Meu filho Aramis, de 15 anos, costuma assistir ao noticiário da Record e do SBT desde que passou algumas tardes na casa da minha tia, no início do ano passado, repetindo em casa o hábito do qual gostou. Seu senso de justiça se compraz em ver ladrões e assassinos perseguidos e, eventualmente, condenados e presos nestes noticiários sensacionalistas de ideologia duvidosa, ainda mais sendo conceções públicas. Mas vivemos no Brasil e estas anomalias estruturais fazem parte da miséria humana e política reinante. Meu filho tem lisencefalia, uma síndrome que deixou sequelas no seu desenvolvimento motor e cognitivo. Ele adora ouvir histórias e assistir desenhos animados na televisão. Atualmente se interessa, principalmente, por mitologias de heróis gregos, celtas e os modernos super-heróis da Marvel. Eu e meu marido resolvemos, então, não o proibir de assistir esses programas de notícias, mas temos o cuidado de fazer o contraponto crítico para que o Aramis não fique bitolado nesta galeria de horrores no que se transformaram esses programas apelativos.
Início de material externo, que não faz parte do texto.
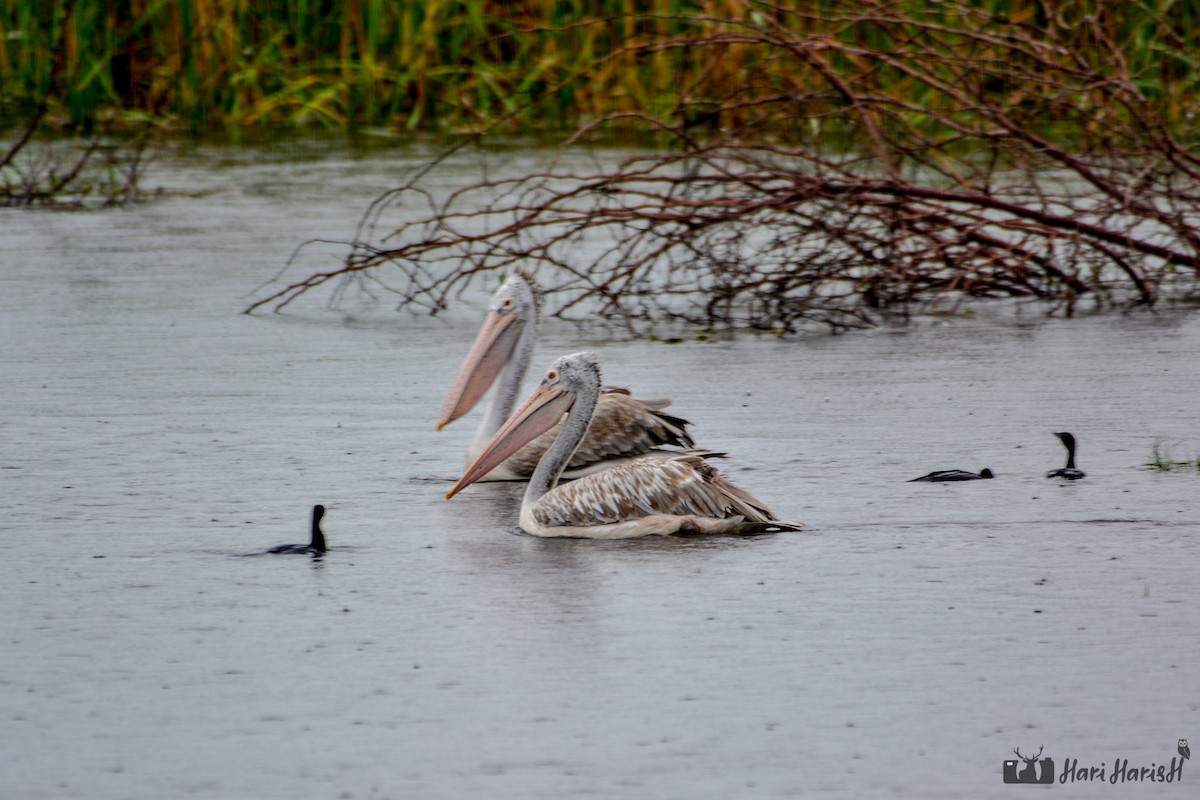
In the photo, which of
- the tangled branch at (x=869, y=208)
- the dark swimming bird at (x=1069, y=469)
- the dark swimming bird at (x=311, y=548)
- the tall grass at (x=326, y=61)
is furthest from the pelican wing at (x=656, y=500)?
the tall grass at (x=326, y=61)

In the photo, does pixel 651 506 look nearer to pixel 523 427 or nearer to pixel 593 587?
pixel 593 587

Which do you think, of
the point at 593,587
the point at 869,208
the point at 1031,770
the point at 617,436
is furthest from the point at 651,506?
the point at 869,208

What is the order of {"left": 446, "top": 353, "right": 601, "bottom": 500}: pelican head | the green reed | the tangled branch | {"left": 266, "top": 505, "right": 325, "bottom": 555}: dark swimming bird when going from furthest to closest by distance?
the tangled branch → the green reed → {"left": 446, "top": 353, "right": 601, "bottom": 500}: pelican head → {"left": 266, "top": 505, "right": 325, "bottom": 555}: dark swimming bird

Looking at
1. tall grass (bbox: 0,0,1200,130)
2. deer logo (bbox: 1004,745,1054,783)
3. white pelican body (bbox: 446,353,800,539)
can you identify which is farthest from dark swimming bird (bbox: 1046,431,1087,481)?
tall grass (bbox: 0,0,1200,130)

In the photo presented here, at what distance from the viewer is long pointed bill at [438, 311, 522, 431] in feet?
22.3

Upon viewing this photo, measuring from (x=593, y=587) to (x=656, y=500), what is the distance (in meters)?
0.59

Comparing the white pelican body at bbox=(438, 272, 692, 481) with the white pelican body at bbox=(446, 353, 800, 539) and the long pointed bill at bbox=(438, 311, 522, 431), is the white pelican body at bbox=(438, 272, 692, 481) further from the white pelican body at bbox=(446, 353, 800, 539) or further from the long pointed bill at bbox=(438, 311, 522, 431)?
the white pelican body at bbox=(446, 353, 800, 539)

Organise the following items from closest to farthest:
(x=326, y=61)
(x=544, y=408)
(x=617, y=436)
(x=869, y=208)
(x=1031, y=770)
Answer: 1. (x=1031, y=770)
2. (x=544, y=408)
3. (x=617, y=436)
4. (x=869, y=208)
5. (x=326, y=61)

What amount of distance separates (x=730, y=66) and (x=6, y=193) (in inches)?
195

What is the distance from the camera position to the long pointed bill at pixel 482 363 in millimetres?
6805

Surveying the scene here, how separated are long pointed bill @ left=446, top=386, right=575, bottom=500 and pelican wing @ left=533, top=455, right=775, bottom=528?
1.78 ft

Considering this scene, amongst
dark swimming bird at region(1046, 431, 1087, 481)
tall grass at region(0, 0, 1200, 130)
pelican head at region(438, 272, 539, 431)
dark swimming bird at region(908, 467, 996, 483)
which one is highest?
tall grass at region(0, 0, 1200, 130)

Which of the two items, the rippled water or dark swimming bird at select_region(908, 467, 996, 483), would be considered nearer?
the rippled water

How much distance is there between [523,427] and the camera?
6.01 m
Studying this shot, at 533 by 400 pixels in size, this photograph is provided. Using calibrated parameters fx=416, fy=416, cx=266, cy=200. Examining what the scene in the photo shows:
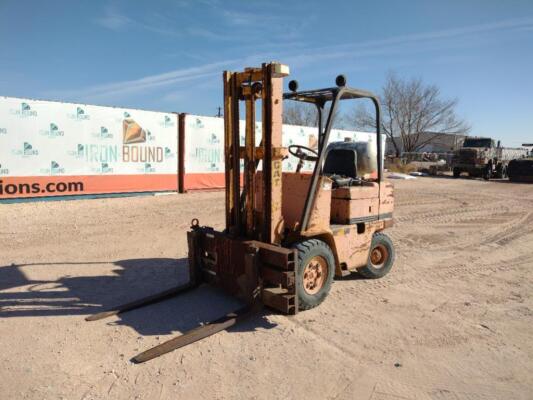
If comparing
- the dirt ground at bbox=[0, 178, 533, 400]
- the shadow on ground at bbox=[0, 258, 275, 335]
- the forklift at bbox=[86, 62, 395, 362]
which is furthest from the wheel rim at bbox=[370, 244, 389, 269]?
the shadow on ground at bbox=[0, 258, 275, 335]

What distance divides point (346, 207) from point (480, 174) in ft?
91.1

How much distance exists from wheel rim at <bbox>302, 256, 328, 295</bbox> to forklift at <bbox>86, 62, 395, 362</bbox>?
0.04ft

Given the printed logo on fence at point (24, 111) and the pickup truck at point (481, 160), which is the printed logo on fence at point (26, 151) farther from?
the pickup truck at point (481, 160)

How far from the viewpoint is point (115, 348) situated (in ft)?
12.8

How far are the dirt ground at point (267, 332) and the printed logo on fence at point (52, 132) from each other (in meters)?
5.72

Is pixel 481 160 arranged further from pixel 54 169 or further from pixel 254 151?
pixel 254 151

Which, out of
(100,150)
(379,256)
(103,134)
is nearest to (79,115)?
(103,134)

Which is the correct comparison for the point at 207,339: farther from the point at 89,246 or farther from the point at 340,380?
the point at 89,246

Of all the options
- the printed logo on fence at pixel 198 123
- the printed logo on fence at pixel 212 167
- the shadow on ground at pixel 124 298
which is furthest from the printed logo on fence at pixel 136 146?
the shadow on ground at pixel 124 298

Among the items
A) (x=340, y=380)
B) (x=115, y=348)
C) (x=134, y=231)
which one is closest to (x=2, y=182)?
(x=134, y=231)

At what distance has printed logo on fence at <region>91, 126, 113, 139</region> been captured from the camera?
1375 centimetres

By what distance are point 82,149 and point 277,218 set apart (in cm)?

Se por um lado é louvável que o Aramis demonstre sua curiosidade e interesse pelo mundo real, também é certo que uma visão parcial e binária é prejudicial para o seu julgamento mais amplo da realidade. E assim, vou conhecendo melhor o circo oferecido ao povo pelas redes de televisão que apoiam o tenente miliciano desde que ajudaram a elegê-lo. Neste cenário medíocre, para dizer o mínimo, meu filho se interessou por uma novela que estreou ontem e cuja propaganda, cheia de apelos visuais, capturou a sua atenção: Gênesis.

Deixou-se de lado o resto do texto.